_Given text_
Australians are urged to ignore emails that claim to possess nude images or videos of them as tech watchdogs intercept a spike in “sextortion” scams.
The emails are sent from an unknown address, and claim to be in possession of pornographic materials gained from taking control over the recipient’s webcam.
To stop the release of the material, the scammers demand payment of Bitcoins into a digital wallet provided in the email.
“Trust me, I have no point to continue creating troubles in your life. If I really wanted that, I would do it long time ago,” the email reads.
“Don’t try to find me – it is absolutely pointless. All the cryptocurrency transactions are anonymous.”
The ACCC’s Scamwatch reassured recipients of the email that the claims of possessing pornographic material are simply untrue.
“Scammers are claiming to have intimate videos or photos of you and are threatening to share them online unless you pay them in bitcoin,” Scamwatch warns.
“These images don’t actually exist so don’t respond and just delete the email.”
Scamwatch advises that if a recipient has sent money or banking details to a scammer, it may not be too late to recoup their losses.
“If you’ve sent money or shared your banking details with a scammer, contact your financial institution immediately,” Scamwatch advises.

_Things to do_
A - Answer these questions from the article on sextortion scam emails:
(i) What form of payment do the scammers demand, and where must it be sent?
(ii) According to the emails, how was the pornographic material obtained?
(iii) What does Scamwatch tell people who have sent money or banking details to a scammer to do?
B - Resume the article on sextortion scam emails after its final sentence.
The material that comes next plays no part in this work.

Stored data entries:
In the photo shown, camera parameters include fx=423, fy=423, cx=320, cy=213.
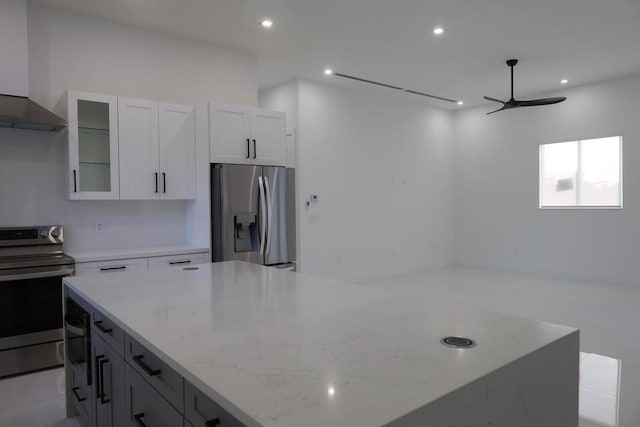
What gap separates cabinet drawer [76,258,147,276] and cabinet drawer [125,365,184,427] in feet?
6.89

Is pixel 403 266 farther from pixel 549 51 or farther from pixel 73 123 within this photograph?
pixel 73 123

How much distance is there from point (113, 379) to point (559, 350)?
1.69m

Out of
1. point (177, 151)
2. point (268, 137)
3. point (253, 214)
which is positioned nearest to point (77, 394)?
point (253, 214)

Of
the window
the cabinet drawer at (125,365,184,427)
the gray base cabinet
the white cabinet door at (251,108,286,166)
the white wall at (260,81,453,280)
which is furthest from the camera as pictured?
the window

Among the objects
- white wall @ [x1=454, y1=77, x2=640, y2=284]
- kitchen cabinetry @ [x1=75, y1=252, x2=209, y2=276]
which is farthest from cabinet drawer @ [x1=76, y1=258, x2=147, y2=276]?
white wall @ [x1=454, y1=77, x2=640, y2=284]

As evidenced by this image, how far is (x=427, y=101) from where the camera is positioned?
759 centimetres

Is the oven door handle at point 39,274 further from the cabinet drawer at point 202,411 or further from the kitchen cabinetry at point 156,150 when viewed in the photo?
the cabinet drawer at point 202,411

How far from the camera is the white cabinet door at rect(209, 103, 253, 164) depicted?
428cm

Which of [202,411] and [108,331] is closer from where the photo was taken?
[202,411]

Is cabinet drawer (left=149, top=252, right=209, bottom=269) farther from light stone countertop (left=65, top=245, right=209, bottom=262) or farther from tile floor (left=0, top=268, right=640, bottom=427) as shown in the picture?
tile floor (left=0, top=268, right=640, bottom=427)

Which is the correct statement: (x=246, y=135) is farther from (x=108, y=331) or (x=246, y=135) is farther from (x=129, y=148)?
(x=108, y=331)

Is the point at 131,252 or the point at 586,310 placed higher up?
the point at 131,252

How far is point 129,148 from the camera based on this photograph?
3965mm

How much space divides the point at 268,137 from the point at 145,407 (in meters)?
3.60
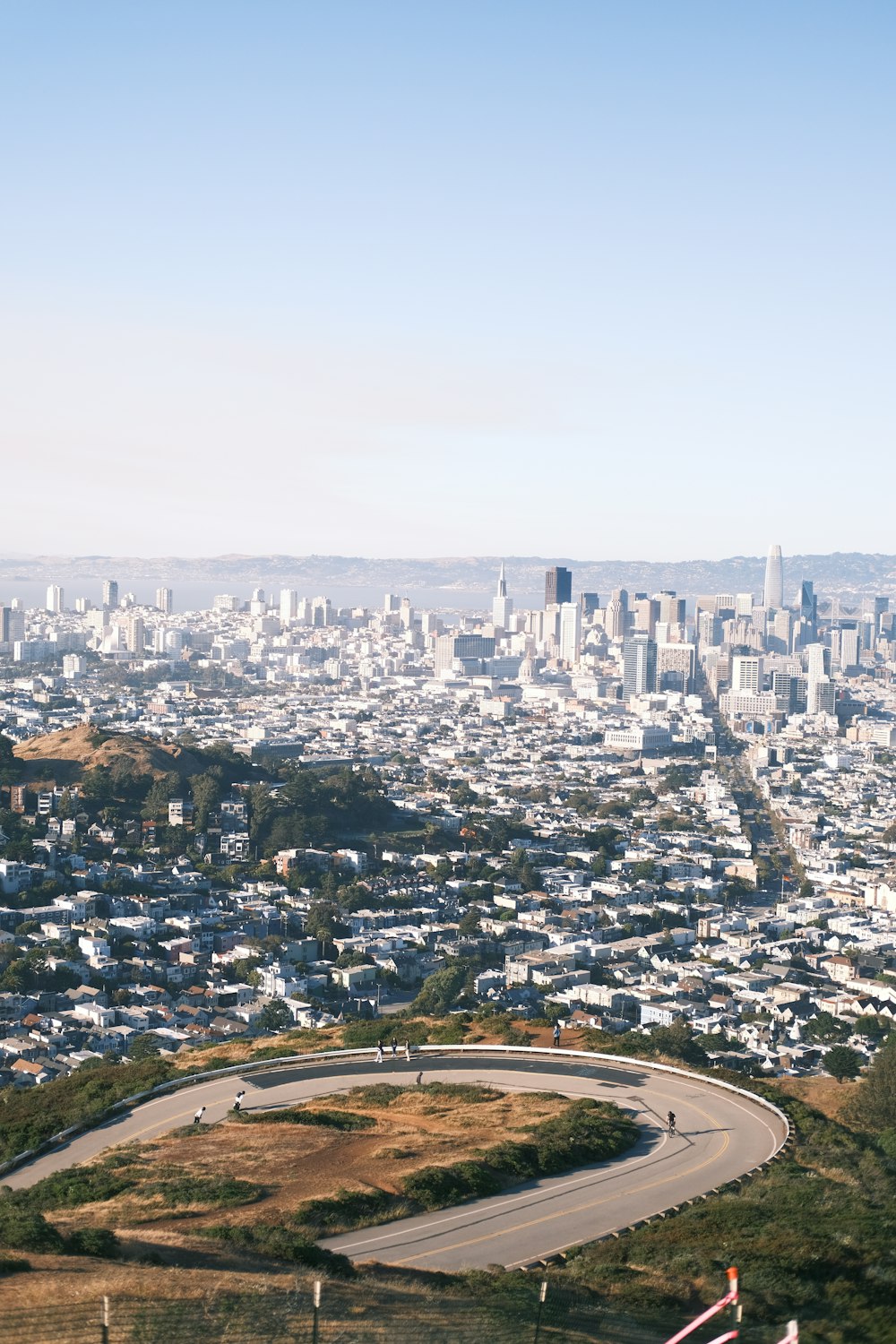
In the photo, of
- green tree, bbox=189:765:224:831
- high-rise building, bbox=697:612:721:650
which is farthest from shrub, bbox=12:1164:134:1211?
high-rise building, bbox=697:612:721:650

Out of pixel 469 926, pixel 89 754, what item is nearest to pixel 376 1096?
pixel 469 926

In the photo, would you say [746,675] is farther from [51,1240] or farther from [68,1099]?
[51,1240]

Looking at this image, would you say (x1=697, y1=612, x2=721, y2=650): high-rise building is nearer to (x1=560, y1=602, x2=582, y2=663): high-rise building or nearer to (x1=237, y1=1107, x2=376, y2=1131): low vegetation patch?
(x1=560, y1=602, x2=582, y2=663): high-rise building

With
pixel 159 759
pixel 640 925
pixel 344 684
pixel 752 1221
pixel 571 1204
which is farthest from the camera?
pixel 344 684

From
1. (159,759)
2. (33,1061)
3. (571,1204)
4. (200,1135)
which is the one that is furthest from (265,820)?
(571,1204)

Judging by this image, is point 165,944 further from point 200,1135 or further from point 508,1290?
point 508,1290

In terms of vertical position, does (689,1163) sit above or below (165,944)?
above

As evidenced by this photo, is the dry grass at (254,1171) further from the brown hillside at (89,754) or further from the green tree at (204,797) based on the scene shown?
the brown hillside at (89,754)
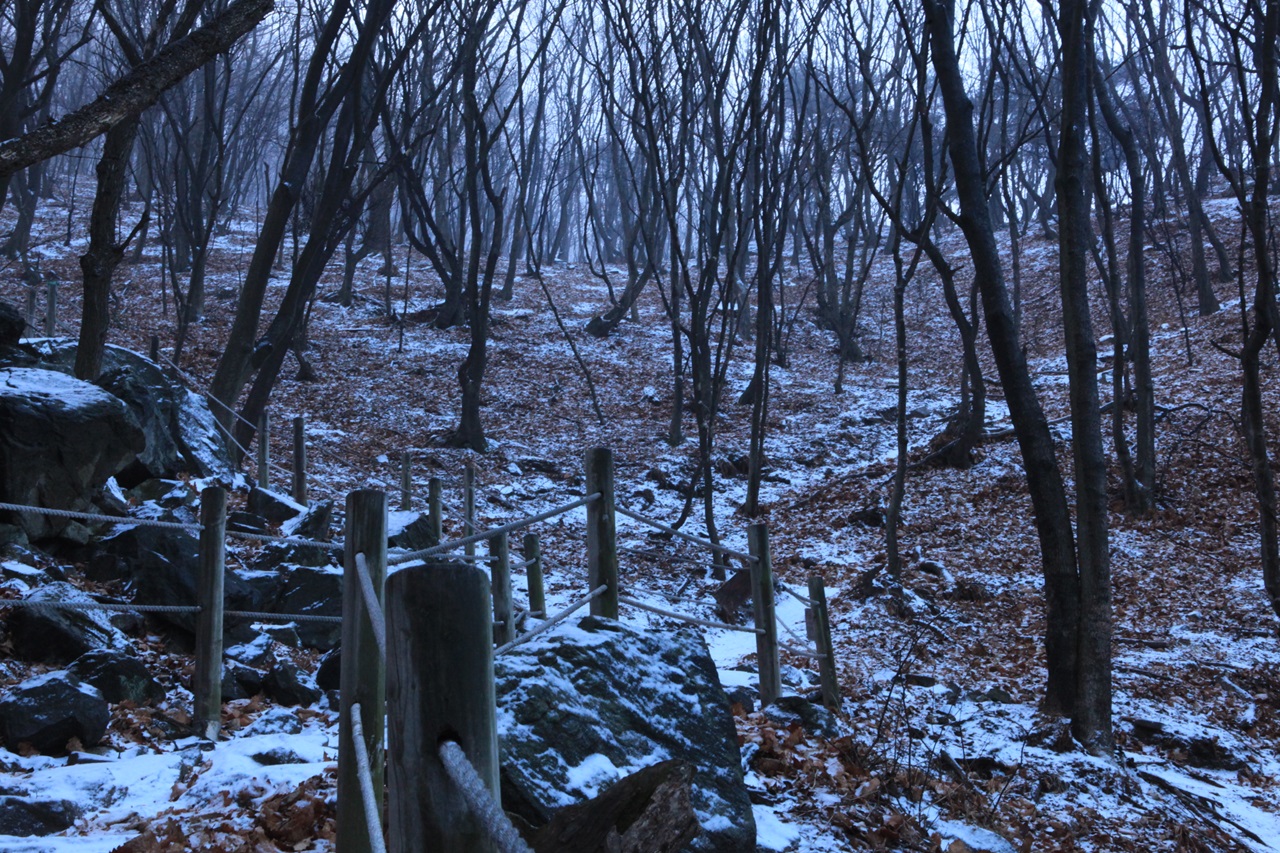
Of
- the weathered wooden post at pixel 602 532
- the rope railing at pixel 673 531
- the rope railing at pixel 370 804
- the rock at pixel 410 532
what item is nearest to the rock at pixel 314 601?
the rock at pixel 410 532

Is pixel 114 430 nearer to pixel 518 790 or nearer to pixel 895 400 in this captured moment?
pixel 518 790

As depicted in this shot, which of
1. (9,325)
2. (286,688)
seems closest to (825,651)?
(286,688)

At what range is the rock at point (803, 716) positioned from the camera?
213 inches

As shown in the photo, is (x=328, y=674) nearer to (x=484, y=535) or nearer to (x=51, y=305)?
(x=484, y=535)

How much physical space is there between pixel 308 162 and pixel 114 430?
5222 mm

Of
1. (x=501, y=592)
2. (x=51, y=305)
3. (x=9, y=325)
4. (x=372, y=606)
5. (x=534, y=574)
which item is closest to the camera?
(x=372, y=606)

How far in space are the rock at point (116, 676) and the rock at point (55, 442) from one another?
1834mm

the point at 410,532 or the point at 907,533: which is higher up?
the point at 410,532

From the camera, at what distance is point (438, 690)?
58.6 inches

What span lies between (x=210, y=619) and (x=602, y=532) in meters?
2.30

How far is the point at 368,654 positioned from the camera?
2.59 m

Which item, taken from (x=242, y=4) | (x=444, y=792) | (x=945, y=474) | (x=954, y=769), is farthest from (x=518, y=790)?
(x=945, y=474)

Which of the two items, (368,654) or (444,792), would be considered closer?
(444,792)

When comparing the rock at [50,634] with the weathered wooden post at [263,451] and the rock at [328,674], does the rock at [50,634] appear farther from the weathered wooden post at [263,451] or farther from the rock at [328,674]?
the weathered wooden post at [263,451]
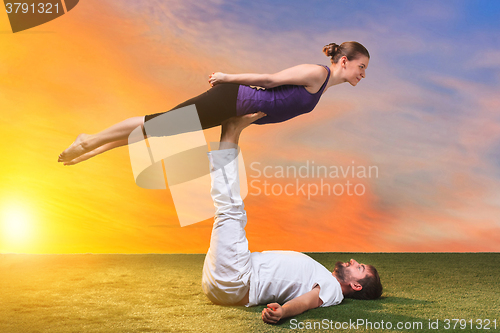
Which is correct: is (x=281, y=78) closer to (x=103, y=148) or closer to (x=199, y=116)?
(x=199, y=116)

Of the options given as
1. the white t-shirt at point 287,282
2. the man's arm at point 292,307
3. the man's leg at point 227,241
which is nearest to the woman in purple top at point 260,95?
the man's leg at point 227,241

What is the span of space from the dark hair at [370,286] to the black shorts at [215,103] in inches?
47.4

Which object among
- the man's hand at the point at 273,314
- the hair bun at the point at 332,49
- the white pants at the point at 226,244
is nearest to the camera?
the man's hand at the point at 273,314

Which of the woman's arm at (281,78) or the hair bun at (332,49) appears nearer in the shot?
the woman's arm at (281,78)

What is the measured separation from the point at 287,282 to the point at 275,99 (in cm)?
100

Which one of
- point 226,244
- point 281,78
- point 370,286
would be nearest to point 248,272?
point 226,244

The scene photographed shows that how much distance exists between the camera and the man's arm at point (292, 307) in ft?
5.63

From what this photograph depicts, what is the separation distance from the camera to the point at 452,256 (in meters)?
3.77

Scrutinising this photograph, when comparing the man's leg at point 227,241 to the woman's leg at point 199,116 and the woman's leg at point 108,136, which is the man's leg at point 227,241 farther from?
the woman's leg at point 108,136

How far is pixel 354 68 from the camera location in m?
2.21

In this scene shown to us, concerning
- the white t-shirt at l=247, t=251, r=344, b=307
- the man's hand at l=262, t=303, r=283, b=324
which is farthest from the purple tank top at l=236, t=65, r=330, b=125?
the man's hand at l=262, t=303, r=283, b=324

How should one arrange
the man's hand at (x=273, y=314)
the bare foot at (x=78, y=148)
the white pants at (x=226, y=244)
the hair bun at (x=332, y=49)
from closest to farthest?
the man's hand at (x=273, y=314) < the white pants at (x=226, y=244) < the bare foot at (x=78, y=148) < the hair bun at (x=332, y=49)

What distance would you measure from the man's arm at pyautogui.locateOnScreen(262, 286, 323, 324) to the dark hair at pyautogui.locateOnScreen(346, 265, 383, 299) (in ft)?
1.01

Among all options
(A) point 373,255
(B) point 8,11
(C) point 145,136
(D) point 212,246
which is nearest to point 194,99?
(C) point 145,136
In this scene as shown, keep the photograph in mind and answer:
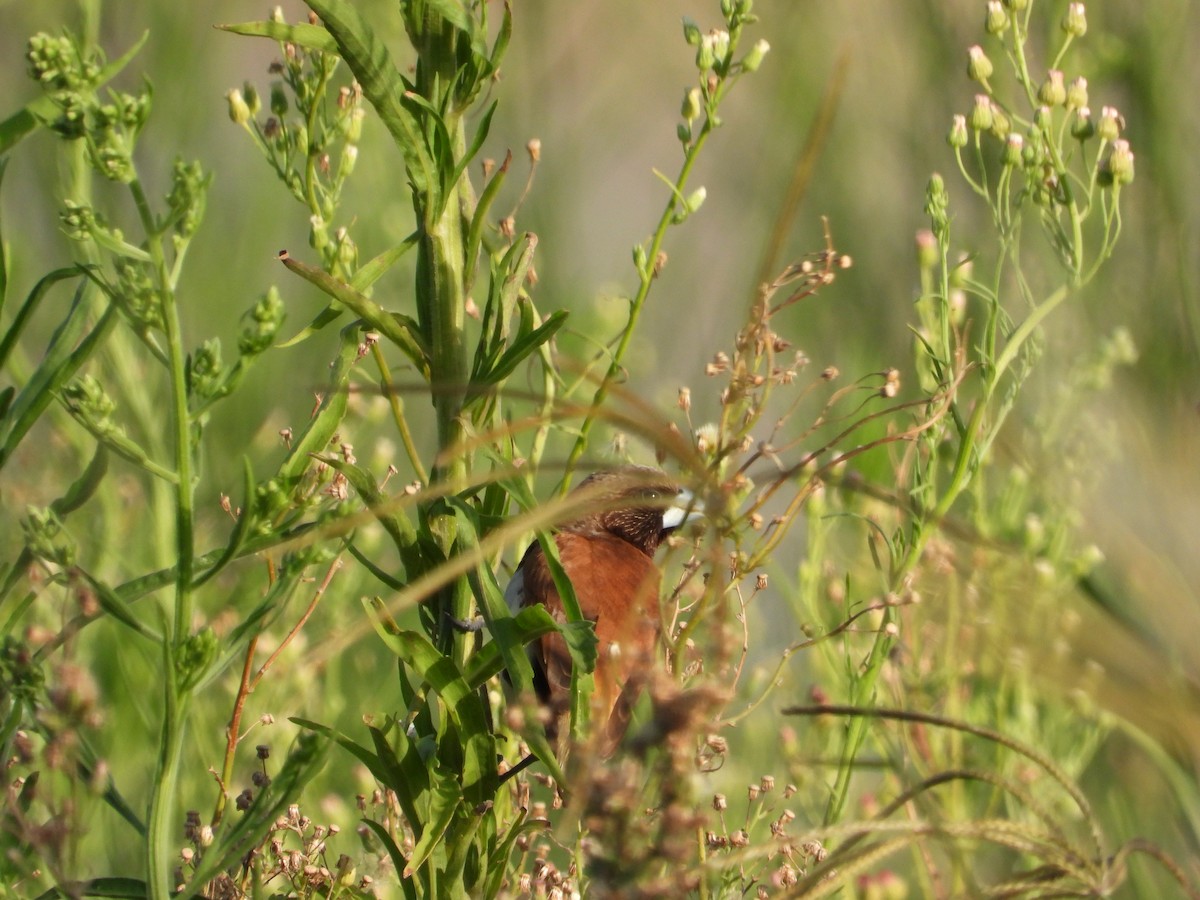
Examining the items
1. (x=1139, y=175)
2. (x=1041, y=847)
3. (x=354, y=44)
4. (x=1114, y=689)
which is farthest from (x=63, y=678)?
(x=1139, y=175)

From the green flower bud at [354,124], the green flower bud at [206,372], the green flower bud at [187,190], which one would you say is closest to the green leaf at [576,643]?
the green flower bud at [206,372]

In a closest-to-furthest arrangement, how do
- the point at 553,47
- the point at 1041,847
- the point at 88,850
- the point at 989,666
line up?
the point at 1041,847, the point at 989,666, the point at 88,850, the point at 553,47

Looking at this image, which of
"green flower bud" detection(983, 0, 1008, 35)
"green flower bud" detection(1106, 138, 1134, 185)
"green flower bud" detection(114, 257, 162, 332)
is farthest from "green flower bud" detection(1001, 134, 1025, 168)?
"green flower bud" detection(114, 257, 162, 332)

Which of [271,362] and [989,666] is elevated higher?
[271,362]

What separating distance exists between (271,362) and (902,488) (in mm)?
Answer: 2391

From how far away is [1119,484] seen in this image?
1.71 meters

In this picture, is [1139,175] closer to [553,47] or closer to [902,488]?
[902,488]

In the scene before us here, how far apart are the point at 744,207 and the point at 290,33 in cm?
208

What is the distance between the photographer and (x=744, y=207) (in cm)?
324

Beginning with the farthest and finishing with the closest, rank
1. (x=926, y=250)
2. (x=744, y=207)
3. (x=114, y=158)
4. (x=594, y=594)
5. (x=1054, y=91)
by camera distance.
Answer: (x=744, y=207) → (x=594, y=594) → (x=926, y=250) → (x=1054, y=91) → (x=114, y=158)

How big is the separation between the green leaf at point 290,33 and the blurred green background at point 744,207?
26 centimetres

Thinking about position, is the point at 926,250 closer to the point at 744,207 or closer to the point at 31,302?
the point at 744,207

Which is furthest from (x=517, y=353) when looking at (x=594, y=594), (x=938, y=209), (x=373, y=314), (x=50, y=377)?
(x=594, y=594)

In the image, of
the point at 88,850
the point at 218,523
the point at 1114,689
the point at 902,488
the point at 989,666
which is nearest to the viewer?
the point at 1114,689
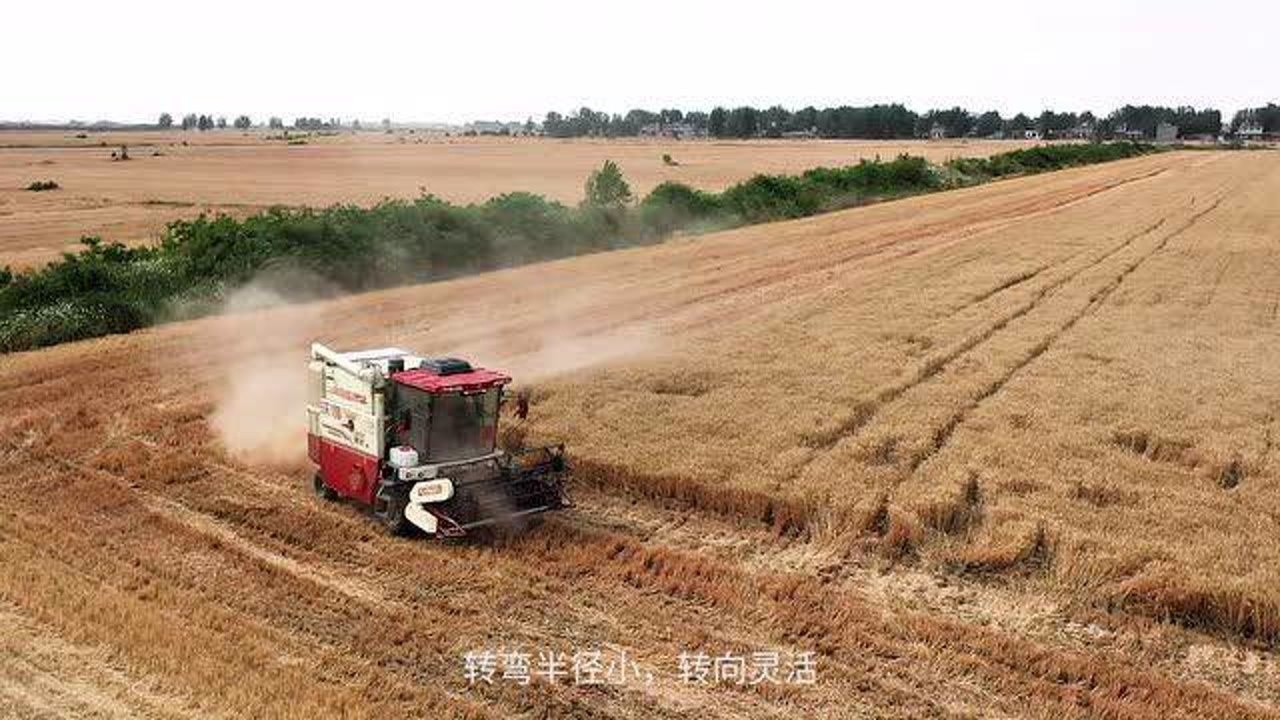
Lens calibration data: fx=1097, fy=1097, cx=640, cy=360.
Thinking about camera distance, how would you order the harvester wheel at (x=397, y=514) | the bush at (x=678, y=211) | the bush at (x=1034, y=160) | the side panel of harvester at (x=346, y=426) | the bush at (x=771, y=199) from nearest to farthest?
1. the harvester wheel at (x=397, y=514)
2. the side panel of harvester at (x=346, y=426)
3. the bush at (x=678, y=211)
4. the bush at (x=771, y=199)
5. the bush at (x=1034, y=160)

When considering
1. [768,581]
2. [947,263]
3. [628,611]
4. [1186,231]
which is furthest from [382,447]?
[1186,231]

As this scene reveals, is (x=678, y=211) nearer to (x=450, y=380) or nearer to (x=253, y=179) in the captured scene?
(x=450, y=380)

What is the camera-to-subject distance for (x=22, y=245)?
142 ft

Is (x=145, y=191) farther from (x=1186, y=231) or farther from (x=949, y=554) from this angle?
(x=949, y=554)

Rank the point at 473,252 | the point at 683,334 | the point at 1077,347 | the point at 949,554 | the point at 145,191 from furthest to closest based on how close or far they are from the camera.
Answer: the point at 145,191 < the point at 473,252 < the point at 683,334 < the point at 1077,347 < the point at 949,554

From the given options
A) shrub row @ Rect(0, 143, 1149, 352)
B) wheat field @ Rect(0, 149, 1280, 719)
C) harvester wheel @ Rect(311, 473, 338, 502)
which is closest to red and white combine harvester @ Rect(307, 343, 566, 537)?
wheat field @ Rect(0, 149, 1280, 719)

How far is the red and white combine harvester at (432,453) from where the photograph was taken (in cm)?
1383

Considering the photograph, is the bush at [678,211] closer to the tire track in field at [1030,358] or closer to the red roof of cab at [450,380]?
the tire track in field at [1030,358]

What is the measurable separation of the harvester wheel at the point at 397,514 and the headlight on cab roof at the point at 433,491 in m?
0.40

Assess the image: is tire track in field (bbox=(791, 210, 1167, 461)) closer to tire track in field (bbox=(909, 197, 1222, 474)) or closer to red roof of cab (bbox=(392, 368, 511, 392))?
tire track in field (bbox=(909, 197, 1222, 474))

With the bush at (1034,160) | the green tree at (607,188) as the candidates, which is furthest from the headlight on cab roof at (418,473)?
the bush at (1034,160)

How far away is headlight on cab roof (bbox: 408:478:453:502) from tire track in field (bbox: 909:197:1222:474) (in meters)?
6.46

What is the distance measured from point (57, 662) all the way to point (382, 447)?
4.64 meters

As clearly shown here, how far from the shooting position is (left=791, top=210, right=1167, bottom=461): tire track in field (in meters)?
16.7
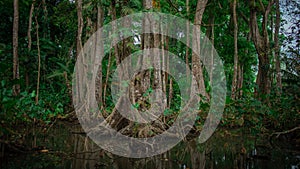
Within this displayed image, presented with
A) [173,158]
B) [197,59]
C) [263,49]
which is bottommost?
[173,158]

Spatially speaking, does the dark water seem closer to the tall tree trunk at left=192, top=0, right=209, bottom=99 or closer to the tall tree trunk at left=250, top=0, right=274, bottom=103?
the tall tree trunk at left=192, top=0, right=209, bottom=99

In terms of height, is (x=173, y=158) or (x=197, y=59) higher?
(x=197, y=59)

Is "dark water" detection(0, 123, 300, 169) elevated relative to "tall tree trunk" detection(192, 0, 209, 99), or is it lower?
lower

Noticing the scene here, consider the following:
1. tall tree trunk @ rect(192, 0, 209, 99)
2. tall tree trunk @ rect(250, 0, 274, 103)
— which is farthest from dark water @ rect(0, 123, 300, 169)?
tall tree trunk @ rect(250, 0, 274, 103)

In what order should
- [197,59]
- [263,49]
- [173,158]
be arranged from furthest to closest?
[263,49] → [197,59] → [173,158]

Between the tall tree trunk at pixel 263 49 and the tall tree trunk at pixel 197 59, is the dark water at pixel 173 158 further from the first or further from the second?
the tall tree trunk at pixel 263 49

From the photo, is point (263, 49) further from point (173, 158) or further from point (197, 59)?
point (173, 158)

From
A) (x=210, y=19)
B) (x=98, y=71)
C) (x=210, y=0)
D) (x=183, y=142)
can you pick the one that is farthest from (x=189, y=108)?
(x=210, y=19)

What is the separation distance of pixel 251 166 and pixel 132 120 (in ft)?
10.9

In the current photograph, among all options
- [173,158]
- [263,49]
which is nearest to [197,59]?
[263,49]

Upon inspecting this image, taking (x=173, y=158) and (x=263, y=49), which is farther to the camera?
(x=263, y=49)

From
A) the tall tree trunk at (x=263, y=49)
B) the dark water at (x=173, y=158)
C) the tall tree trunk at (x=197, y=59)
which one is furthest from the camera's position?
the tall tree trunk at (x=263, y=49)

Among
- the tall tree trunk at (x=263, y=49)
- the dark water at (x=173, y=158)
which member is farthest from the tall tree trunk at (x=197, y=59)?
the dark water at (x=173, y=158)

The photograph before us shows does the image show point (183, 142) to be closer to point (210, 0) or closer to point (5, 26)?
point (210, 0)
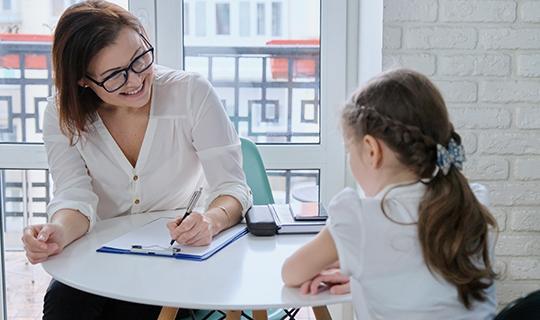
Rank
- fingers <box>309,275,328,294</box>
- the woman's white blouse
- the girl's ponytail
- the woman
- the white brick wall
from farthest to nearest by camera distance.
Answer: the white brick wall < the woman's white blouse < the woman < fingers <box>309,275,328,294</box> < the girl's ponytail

_Answers_
A -
(i) Bitcoins, paid into a digital wallet provided in the email.
(ii) By taking control over the recipient's webcam.
(iii) Contact their financial institution immediately.

B -
“They may be able to stop a transaction, or close your account if the scammer has your account details.
“Your credit card provider may be able to perform a ‘charge back’ (reverse the transaction) if your credit card was billed fraudulently.”
Marek Beno, Malware Analyst at Avast, said the scams can have huge consequences on the mental health of their recipients.
“Sextortion scams are dangerous and unsettling, and can even have tragic consequences resulting in the suicide of affected users. During the COVID-19 pandemic, cybercriminals likely see a strong opportunity for success as people spend more time on Zoom and in front of their computer overall,” Mr Beno said.
“As scary as such emails may sound, we urge people to stay calm if they receive such a message in their inbox and ignore it, as it is just a dirty trick that cybercriminals use to try to get your money.”